▸ Assignment
Go through the lines below and copy each one that holds the string "United".

▸ Record excerpts
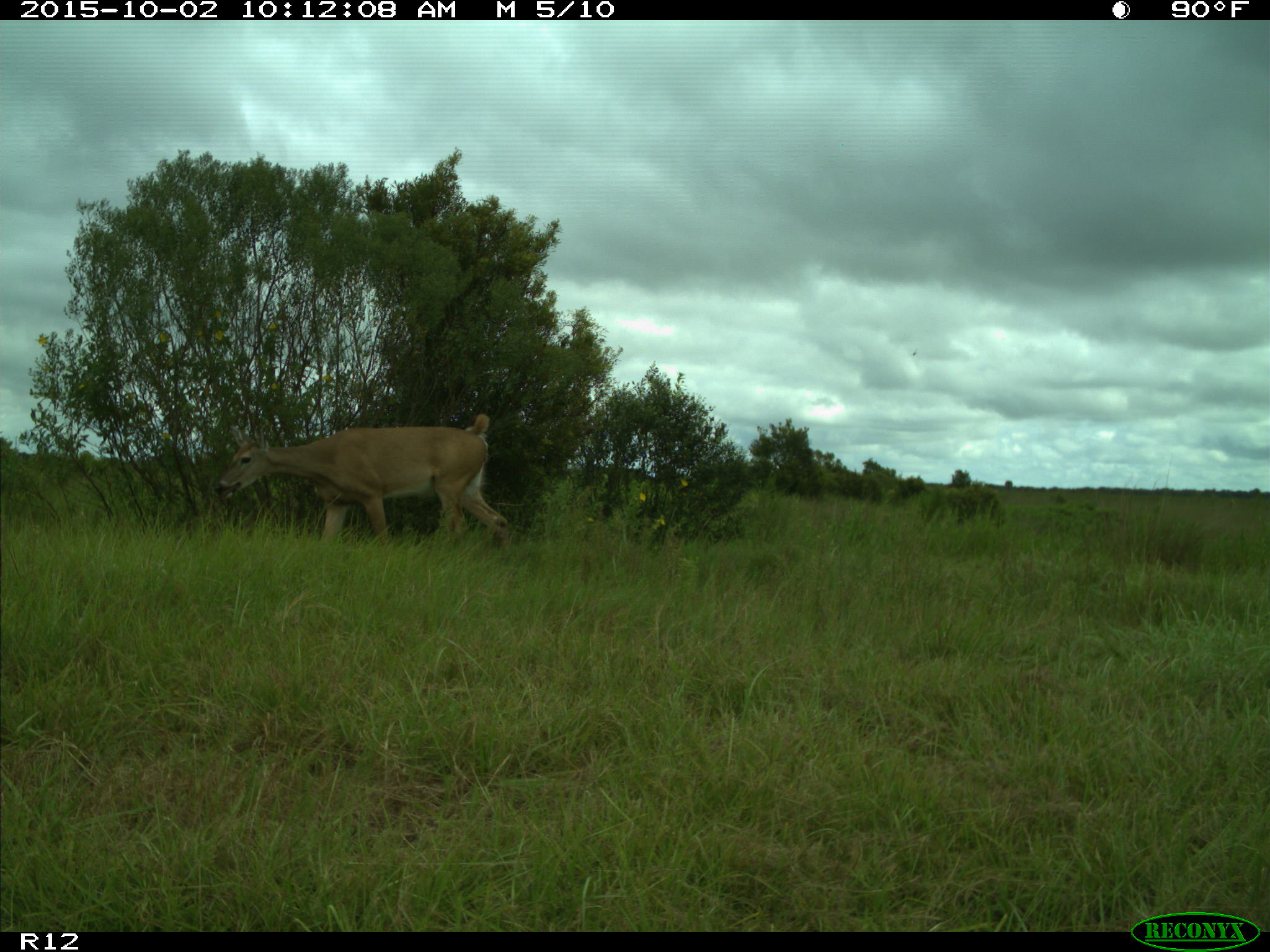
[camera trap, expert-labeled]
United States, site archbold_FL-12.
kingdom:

...

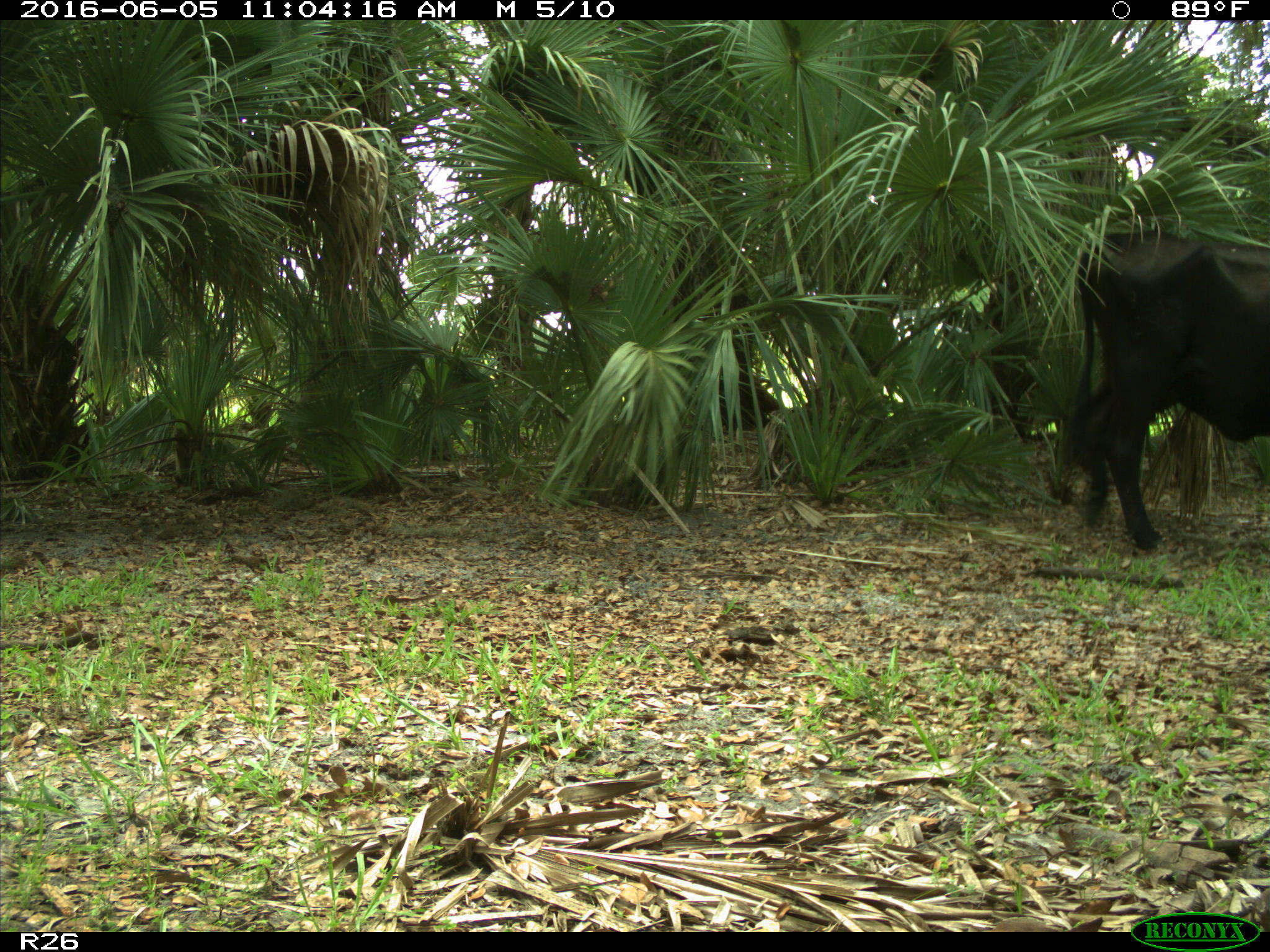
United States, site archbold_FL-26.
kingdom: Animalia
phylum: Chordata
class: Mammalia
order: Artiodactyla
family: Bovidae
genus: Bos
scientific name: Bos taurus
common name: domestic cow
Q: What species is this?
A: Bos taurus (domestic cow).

▸ Answer to the exercise
United States, site archbold_FL-12.
United States, site archbold_FL-26.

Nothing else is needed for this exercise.